Child's Play http://pitchforyourlife.com/2014/10/childs-play/

by Tanya Dernaika

Recruitment ads for our industry should come with a cautionary warning: GROWN UPS NEED NOT APPLY.
Advertising is one of those rare, thrills-a-minute professions where having fun is not forbidden, but actually encouraged. If I had to rank the coolest jobs in the world for me, advertising would come in 4th after 1) chocolate taster 2) water-slide tester and 3) holiday reporter. And don’t get me started about those nice outfits again.
Giving birth to ideas (because that’s what it feels like) and then pitching them involves an enormous amount of stamina, self-belief, a utopic world view and imagination – all of which are a doddle to a healthy child, but harder to maintain once you’re paying for your own birthday parties.

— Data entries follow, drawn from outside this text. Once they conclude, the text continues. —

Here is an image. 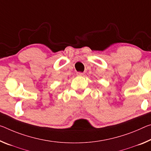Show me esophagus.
I'll return each mask as SVG.
<instances>
[{"label":"esophagus","mask_w":151,"mask_h":151,"mask_svg":"<svg viewBox=\"0 0 151 151\" xmlns=\"http://www.w3.org/2000/svg\"><path fill=\"white\" fill-rule=\"evenodd\" d=\"M76 75H77L78 76H83V75H84V73H80V72H78V73H76Z\"/></svg>","instance_id":"1"}]
</instances>
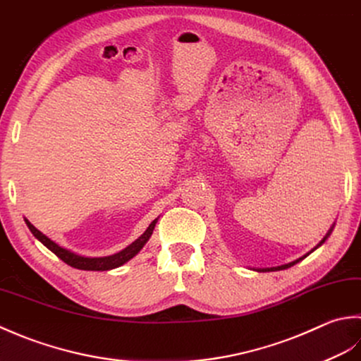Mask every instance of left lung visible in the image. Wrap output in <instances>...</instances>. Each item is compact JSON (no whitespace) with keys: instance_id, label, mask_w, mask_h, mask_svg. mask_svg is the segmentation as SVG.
I'll return each instance as SVG.
<instances>
[{"instance_id":"8db88e82","label":"left lung","mask_w":361,"mask_h":361,"mask_svg":"<svg viewBox=\"0 0 361 361\" xmlns=\"http://www.w3.org/2000/svg\"><path fill=\"white\" fill-rule=\"evenodd\" d=\"M334 227H335V224L332 226V227H330V229H329V232L326 233V237L324 238H322L319 243H318V245H316L313 249H312V251L310 252H308V254H312L313 251H314V249H318L319 246H322V243H324L329 237H330V233H332V231H334ZM308 254H305V255H302V257H299V259L298 260H294V262H290V263H286V264H281V267H273V268H257V269H254V271H257V273H269V271H282V269H286V268H291L293 267V264H296V263H299L300 260H304L305 259V257L308 255Z\"/></svg>"}]
</instances>
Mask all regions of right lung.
<instances>
[{"label": "right lung", "mask_w": 361, "mask_h": 361, "mask_svg": "<svg viewBox=\"0 0 361 361\" xmlns=\"http://www.w3.org/2000/svg\"><path fill=\"white\" fill-rule=\"evenodd\" d=\"M157 219L159 218L154 219V221L148 226V229L140 235L135 241H132L129 246L124 247L123 251L116 252L114 255H106V257H85V255L73 252V251H70V249L62 247L61 245H57L56 241L48 238L45 233H42L39 229H37V227H34L31 223H29L27 219H25V221H26V226L29 227V231L32 232L34 237L39 240L43 246H47L51 252H54L62 262L70 264V267L76 268V269H84V271H110V269L121 267V264L129 262L130 259H134V257L140 251H142L143 246L151 238L154 227H156V224H157Z\"/></svg>", "instance_id": "add662e5"}]
</instances>
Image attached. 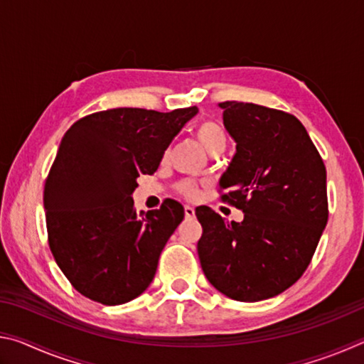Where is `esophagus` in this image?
Segmentation results:
<instances>
[{"mask_svg":"<svg viewBox=\"0 0 364 364\" xmlns=\"http://www.w3.org/2000/svg\"><path fill=\"white\" fill-rule=\"evenodd\" d=\"M184 215H186V218H194V217H196V210H194V207H191V205H184Z\"/></svg>","mask_w":364,"mask_h":364,"instance_id":"34e87169","label":"esophagus"}]
</instances>
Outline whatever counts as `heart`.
<instances>
[{"instance_id":"1","label":"heart","mask_w":364,"mask_h":364,"mask_svg":"<svg viewBox=\"0 0 364 364\" xmlns=\"http://www.w3.org/2000/svg\"><path fill=\"white\" fill-rule=\"evenodd\" d=\"M196 138L199 141V144L204 147L208 154L213 152H223L226 147V133L217 122H202L196 128ZM180 193L186 197H196L199 193V188L194 181H183L180 186Z\"/></svg>"}]
</instances>
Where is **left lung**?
Masks as SVG:
<instances>
[{"mask_svg":"<svg viewBox=\"0 0 364 364\" xmlns=\"http://www.w3.org/2000/svg\"><path fill=\"white\" fill-rule=\"evenodd\" d=\"M236 154L220 178L241 208L228 223L197 207L200 267L226 297L258 301L291 287L306 269L328 223L326 167L294 115L252 102H220Z\"/></svg>","mask_w":364,"mask_h":364,"instance_id":"obj_1","label":"left lung"}]
</instances>
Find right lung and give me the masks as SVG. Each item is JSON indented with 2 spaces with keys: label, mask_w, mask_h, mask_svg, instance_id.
I'll list each match as a JSON object with an SVG mask.
<instances>
[{
  "label": "right lung",
  "mask_w": 364,
  "mask_h": 364,
  "mask_svg": "<svg viewBox=\"0 0 364 364\" xmlns=\"http://www.w3.org/2000/svg\"><path fill=\"white\" fill-rule=\"evenodd\" d=\"M197 107L157 112L109 109L67 130L43 193L49 247L80 294L104 305L127 304L156 274L160 252L184 218L173 199L139 213L133 193L152 175Z\"/></svg>",
  "instance_id": "add662e5"
}]
</instances>
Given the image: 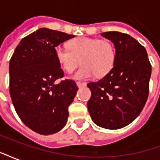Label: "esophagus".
Segmentation results:
<instances>
[{
	"label": "esophagus",
	"mask_w": 160,
	"mask_h": 160,
	"mask_svg": "<svg viewBox=\"0 0 160 160\" xmlns=\"http://www.w3.org/2000/svg\"><path fill=\"white\" fill-rule=\"evenodd\" d=\"M76 85L78 87H85L87 84L85 83V82H80V81H78V82H76Z\"/></svg>",
	"instance_id": "34e87169"
}]
</instances>
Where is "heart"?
<instances>
[{
    "label": "heart",
    "mask_w": 160,
    "mask_h": 160,
    "mask_svg": "<svg viewBox=\"0 0 160 160\" xmlns=\"http://www.w3.org/2000/svg\"><path fill=\"white\" fill-rule=\"evenodd\" d=\"M56 61L67 73H70L80 63L82 67L73 74L74 80L90 79L96 74L103 77L110 73L116 61V49L108 40L78 38L70 41L68 49L62 45L55 48Z\"/></svg>",
    "instance_id": "b5f03b06"
}]
</instances>
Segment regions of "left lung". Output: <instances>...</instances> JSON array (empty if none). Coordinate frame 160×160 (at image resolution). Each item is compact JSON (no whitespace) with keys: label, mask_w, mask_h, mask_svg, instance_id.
Returning a JSON list of instances; mask_svg holds the SVG:
<instances>
[{"label":"left lung","mask_w":160,"mask_h":160,"mask_svg":"<svg viewBox=\"0 0 160 160\" xmlns=\"http://www.w3.org/2000/svg\"><path fill=\"white\" fill-rule=\"evenodd\" d=\"M101 35L114 43L117 56L110 73L87 84L92 92L87 109L98 126L118 129L131 123L144 108L152 66L146 49L134 38L118 32Z\"/></svg>","instance_id":"8db88e82"}]
</instances>
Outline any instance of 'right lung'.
Wrapping results in <instances>:
<instances>
[{"label": "right lung", "mask_w": 160, "mask_h": 160, "mask_svg": "<svg viewBox=\"0 0 160 160\" xmlns=\"http://www.w3.org/2000/svg\"><path fill=\"white\" fill-rule=\"evenodd\" d=\"M73 38L40 28L20 41L10 60L12 104L23 122L40 134H55L66 125L68 106L78 91L73 80L57 82L64 73L56 61L55 48Z\"/></svg>", "instance_id": "add662e5"}]
</instances>
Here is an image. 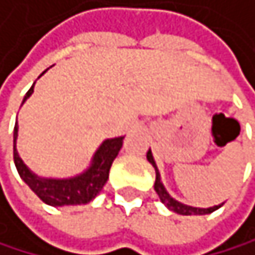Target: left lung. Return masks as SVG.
Segmentation results:
<instances>
[{
  "mask_svg": "<svg viewBox=\"0 0 255 255\" xmlns=\"http://www.w3.org/2000/svg\"><path fill=\"white\" fill-rule=\"evenodd\" d=\"M147 160H149V163L155 167V174H156V179H155V191L156 194H158L160 201L169 208V210L179 213V215H208L212 213L215 210H218L220 207H223V204L220 205H213V207H208V208H199V207H191V205H186V204H182L179 201H175L174 197L166 191V188L161 182V175H160V171L158 167H156V163L153 160V155L149 149V152H147Z\"/></svg>",
  "mask_w": 255,
  "mask_h": 255,
  "instance_id": "1",
  "label": "left lung"
}]
</instances>
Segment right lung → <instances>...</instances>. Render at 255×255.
<instances>
[{"label": "right lung", "instance_id": "right-lung-1", "mask_svg": "<svg viewBox=\"0 0 255 255\" xmlns=\"http://www.w3.org/2000/svg\"><path fill=\"white\" fill-rule=\"evenodd\" d=\"M34 84L26 92V95H24L21 105L26 102L31 97V94L34 92ZM17 136H18V125L15 122V128H13L15 167H17L21 180L26 183L45 204H48L51 207L81 205V204L91 202L94 197L102 191L103 185L108 180L111 164L124 144V136L105 139L100 144L99 149L95 150L91 160V166L84 172L75 177H69V179H48V177H40L37 174H34L29 167L23 163V160L20 158V155L17 152Z\"/></svg>", "mask_w": 255, "mask_h": 255}]
</instances>
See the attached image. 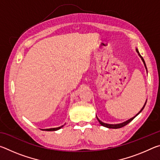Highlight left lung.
<instances>
[{
  "label": "left lung",
  "instance_id": "left-lung-1",
  "mask_svg": "<svg viewBox=\"0 0 160 160\" xmlns=\"http://www.w3.org/2000/svg\"><path fill=\"white\" fill-rule=\"evenodd\" d=\"M136 52L138 53V56H140V58H141V60L142 61V62H143V63H144V66H145V69H146V70H147V72H148V70H147V67H146V65H145V61H144V59H143V58L141 56V55H140V53H139V51H138V48H136ZM146 103H147V100H146V102H145V104L143 105V107H142V108L141 109V110L140 111V112L137 113L136 115H135V116H133V117L132 118H130V119H128V120H127V121H124V122H123V123H117V124H109V123H104V122H102V121H100L99 119L98 118V117H97V116H96V117H97V120H98V121L99 122V123L101 124V125L102 126H104V127H106V128H113V129H116V128H122V127H123V126H125L126 125H127V124L128 123H129L130 122H131V121H132L133 120V119L136 117V116L139 114V113L142 112V111L143 110V109H144L145 108V104H146Z\"/></svg>",
  "mask_w": 160,
  "mask_h": 160
}]
</instances>
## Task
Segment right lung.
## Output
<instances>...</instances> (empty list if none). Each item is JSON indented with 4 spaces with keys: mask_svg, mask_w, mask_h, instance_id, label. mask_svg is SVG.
<instances>
[{
    "mask_svg": "<svg viewBox=\"0 0 160 160\" xmlns=\"http://www.w3.org/2000/svg\"><path fill=\"white\" fill-rule=\"evenodd\" d=\"M63 126L58 127V128H46V129H41V130H43V131H58V130L61 129Z\"/></svg>",
    "mask_w": 160,
    "mask_h": 160,
    "instance_id": "1",
    "label": "right lung"
}]
</instances>
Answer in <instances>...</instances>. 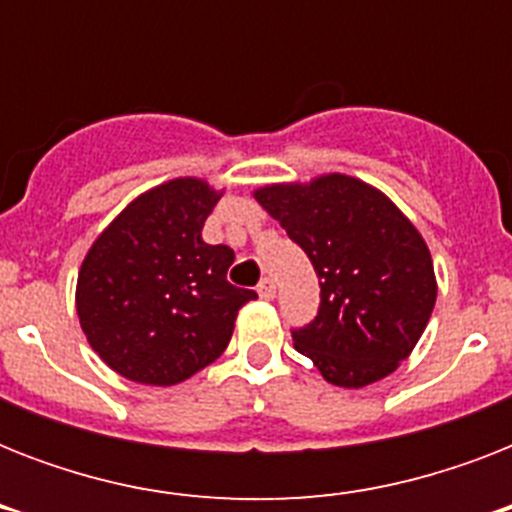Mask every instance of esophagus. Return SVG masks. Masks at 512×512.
<instances>
[{
  "label": "esophagus",
  "instance_id": "34e87169",
  "mask_svg": "<svg viewBox=\"0 0 512 512\" xmlns=\"http://www.w3.org/2000/svg\"><path fill=\"white\" fill-rule=\"evenodd\" d=\"M257 295L263 297V300H273L276 297V284L271 279H263L257 284Z\"/></svg>",
  "mask_w": 512,
  "mask_h": 512
}]
</instances>
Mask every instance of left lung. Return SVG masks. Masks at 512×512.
Returning a JSON list of instances; mask_svg holds the SVG:
<instances>
[{
    "label": "left lung",
    "instance_id": "left-lung-1",
    "mask_svg": "<svg viewBox=\"0 0 512 512\" xmlns=\"http://www.w3.org/2000/svg\"><path fill=\"white\" fill-rule=\"evenodd\" d=\"M319 276L316 319L292 329L295 348L340 388H364L396 372L436 305L433 257L412 220L358 177L257 188Z\"/></svg>",
    "mask_w": 512,
    "mask_h": 512
}]
</instances>
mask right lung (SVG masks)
I'll use <instances>...</instances> for the list:
<instances>
[{"label":"right lung","instance_id":"1","mask_svg":"<svg viewBox=\"0 0 512 512\" xmlns=\"http://www.w3.org/2000/svg\"><path fill=\"white\" fill-rule=\"evenodd\" d=\"M223 191L175 177L140 193L92 241L76 279V313L92 350L140 385H177L223 356L252 289L225 273L233 249L201 228Z\"/></svg>","mask_w":512,"mask_h":512}]
</instances>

So what’s the secret to success in advertising? In a nutshell, it’s about fiercely protecting one’s inner child, but behaving like a grown up. Translation: Peter Pan with a mortgage.
If you’re unsure whether your own child-like spirit is still alive and well, then test it by watching ‘Dream Rangers’ by Ogilvy Taiwan for TC Bank.
Christopher Noxon’s Rejuvenile focuses on how being child-like helps us stay open, creative and why that’s a good thing. The author also compares it to being childish, which is not so good, but I know that highlighting such nuance to the “eternal boys” and girls, inhabiting creative departments, is a fail-proof way to end my career.
Solving problems is what we’re paid to do, but according to the authors of the Freakonomics franchise, children make better problem solvers than adults.That’s because they ask themselves a series of small questions, rather than big ones as we do. Also, unlike grown-ups,
    “kids don’t carry around the preconceptions that can stop people from seeing things as they are”.
The best evidence for this is The Marshmallow Challenge. If you’ve worked in advertising as long as I have, chances are you’ve been subjected to (and humiliated by) some version of this “team-building exercise”. The point of this torture is to reveal how, as adults, we have lost our ability to play, collaborate and basically see the wood from the trees. And the worst part? You are not even allowed to eat the marshmallow.
Tom Wujec‘s TedEx talk reveals more.
Ok so children are better at playing than we are, but no one can accuse the creative team that hatched this ‘Never Stop Exploring’ campaign for Northface, to have lost their sense of fun. Another grand slam for Korean cool.
Arthur Rimbaud believed that:
    “genius is the recovery of childhood at will”
and examples of gifted creatives that have dug deep and fished out their Mini-Mes are, thankfully, everywhere.
Who can still remember what it feels like to be an awkward teen-ager? The copy-writer who came up with Haribo’s ‘The Unexpected Kiss’. That’s who.
I bet the talent who designed JayZ’s Grand Prix – awarded ‘Decoded’ recovered their own love for treasure hunts when dreaming this one up.
It must have taken a child-like zeal to change the world for Monboot and their Chipotle client to crack, and painstakingly craft, the multi-awarded campaign of 2014 ‘The Scarecrow’.
I could go on and on, rambling on like a child, but I think I’ll stop now. I’m craving some marshmallows.